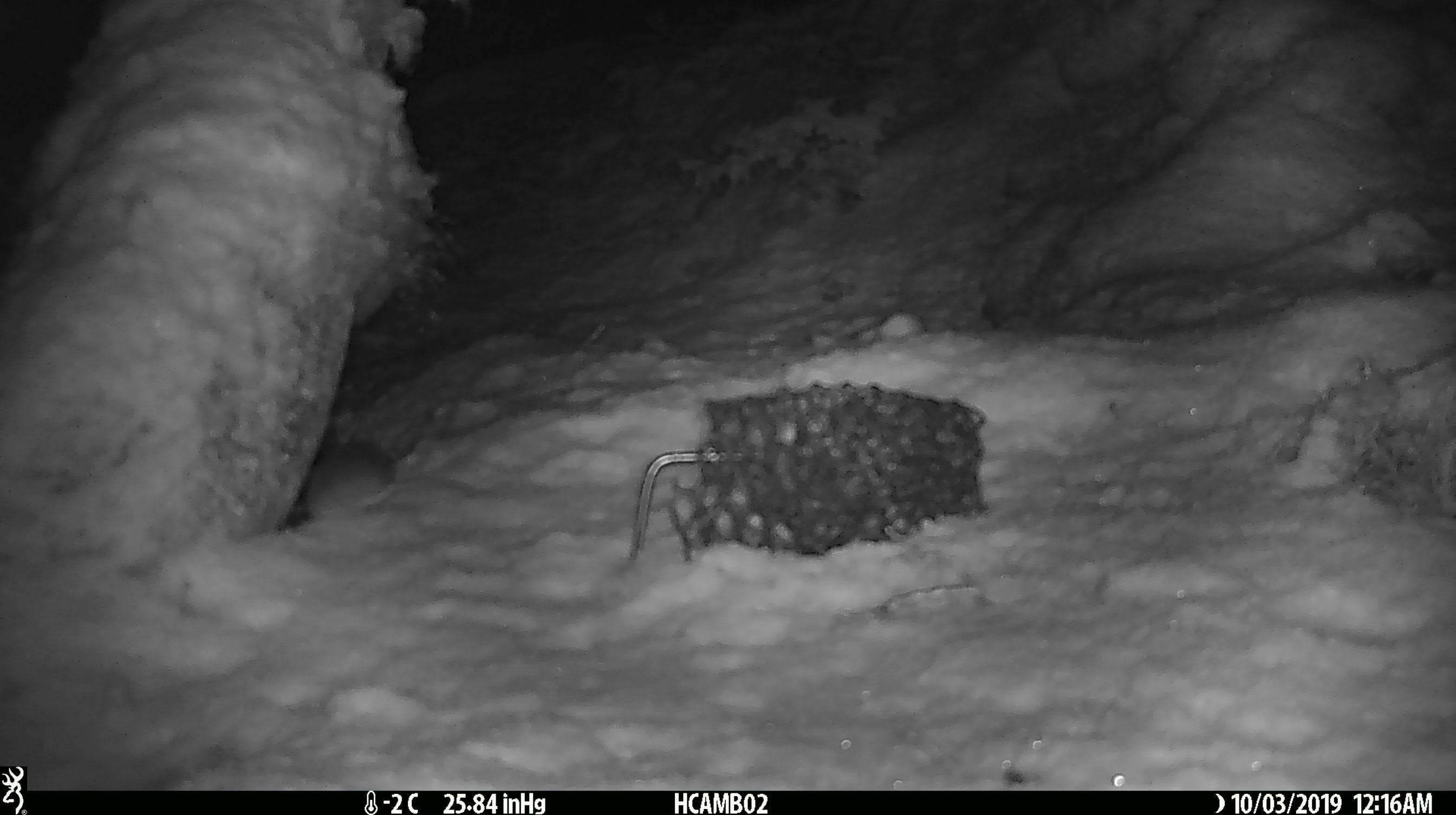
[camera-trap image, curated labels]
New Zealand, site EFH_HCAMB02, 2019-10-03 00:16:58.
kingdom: Animalia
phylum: Chordata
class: Mammalia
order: Rodentia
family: Muridae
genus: Mus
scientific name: Mus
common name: mouse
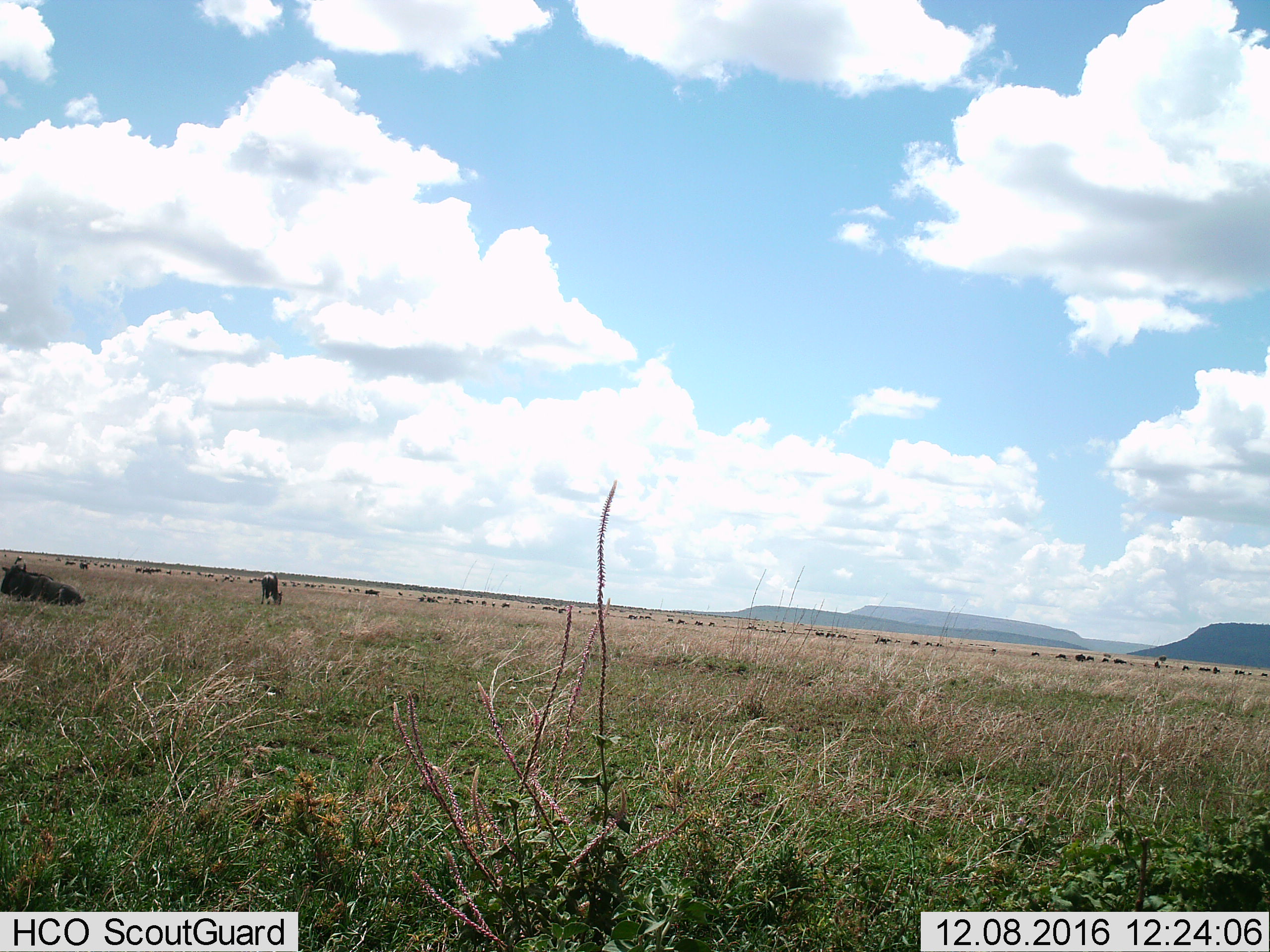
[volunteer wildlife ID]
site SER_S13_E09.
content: unidentified animal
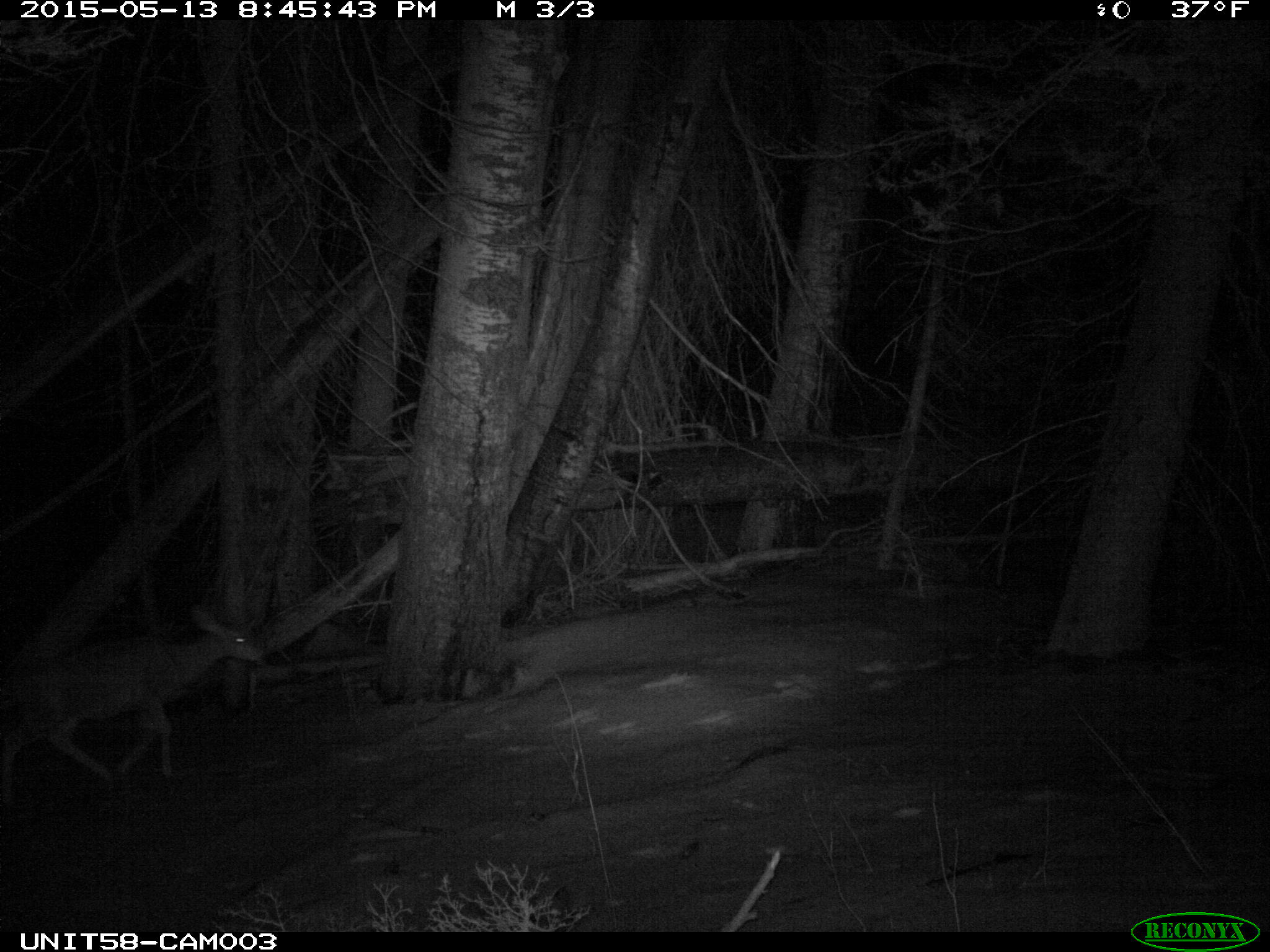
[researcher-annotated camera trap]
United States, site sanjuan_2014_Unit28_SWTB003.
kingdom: Animalia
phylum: Chordata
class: Mammalia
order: Artiodactyla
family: Cervidae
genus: Odocoileus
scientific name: Odocoileus hemionus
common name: mule deer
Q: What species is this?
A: Odocoileus hemionus (mule deer).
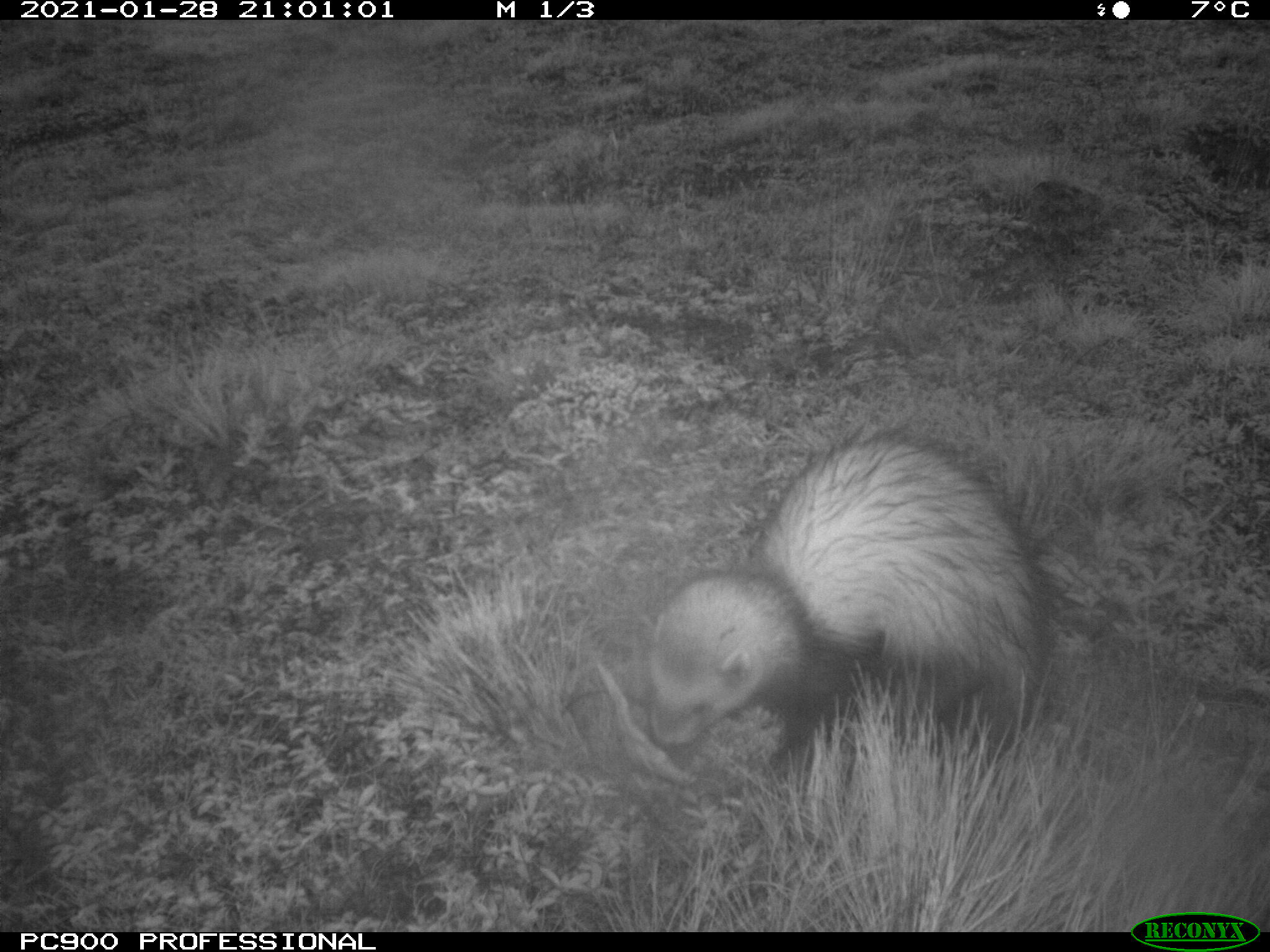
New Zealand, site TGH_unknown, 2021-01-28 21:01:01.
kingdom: Animalia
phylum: Chordata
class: Mammalia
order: Carnivora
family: Mustelidae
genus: Mustela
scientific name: Mustela furo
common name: ferret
Ferret (Mustela furo).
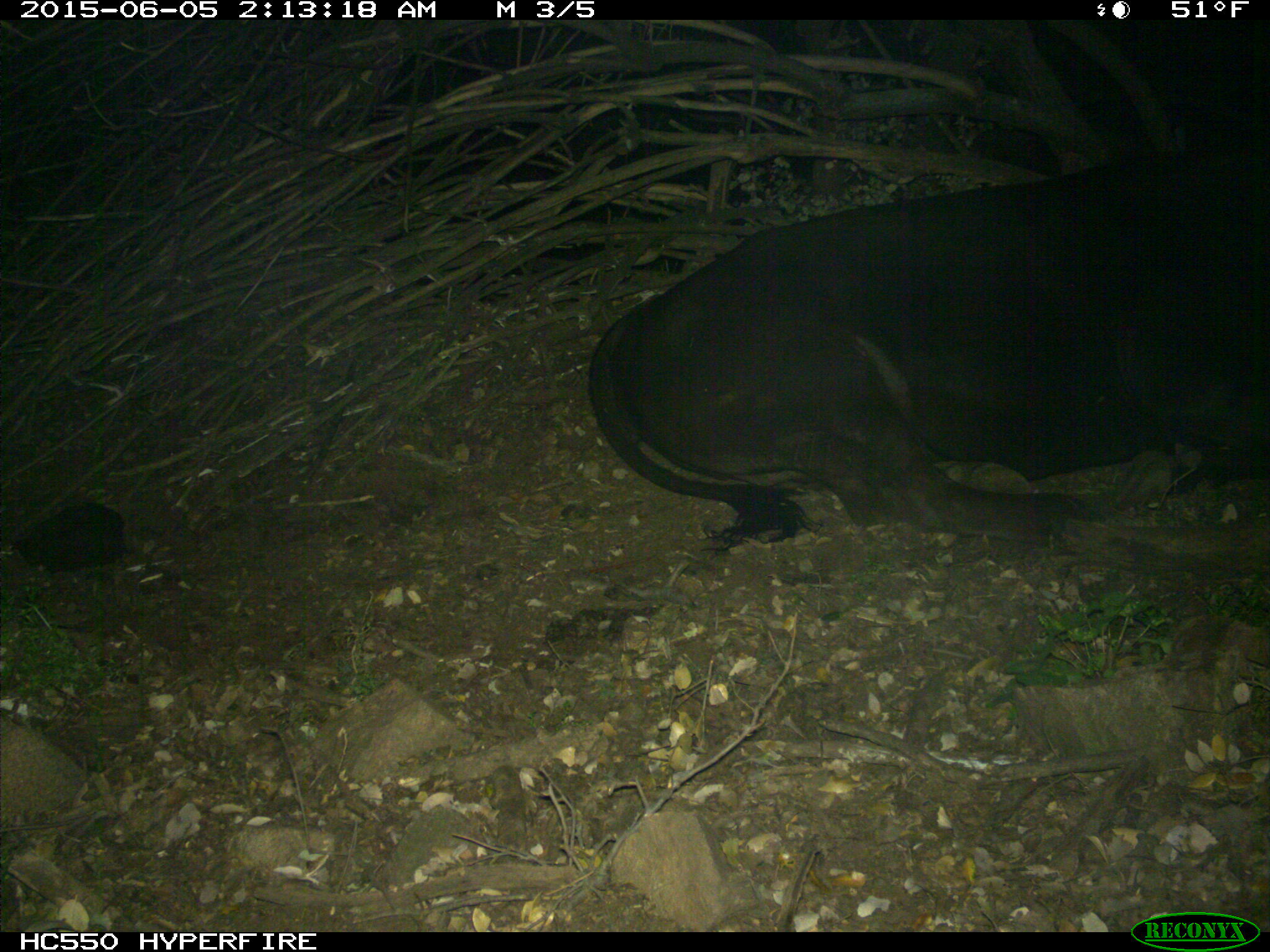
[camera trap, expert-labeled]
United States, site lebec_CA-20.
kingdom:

▶ _Work instructions_
From the records above, return exactly the lines running from the one that contains "content: unidentified animal" down to the one that contains "scientific name: Mustela furo", both included, without any pictures.

▶ _Result of the task_
content: unidentified animal
[researcher-annotated camera trap]
United States, site sanjuan_2014_Unit28_SWTB003.
kingdom: Animalia
phylum: Chordata
class: Mammalia
order: Artiodactyla
family: Cervidae
genus: Odocoileus
scientific name: Odocoileus hemionus
common name: mule deer
Q: What species is this?
A: Odocoileus hemionus (mule deer).
New Zealand, site TGH_unknown, 2021-01-28 21:01:01.
kingdom: Animalia
phylum: Chordata
class: Mammalia
order: Carnivora
family: Mustelidae
genus: Mustela
scientific name: Mustela furo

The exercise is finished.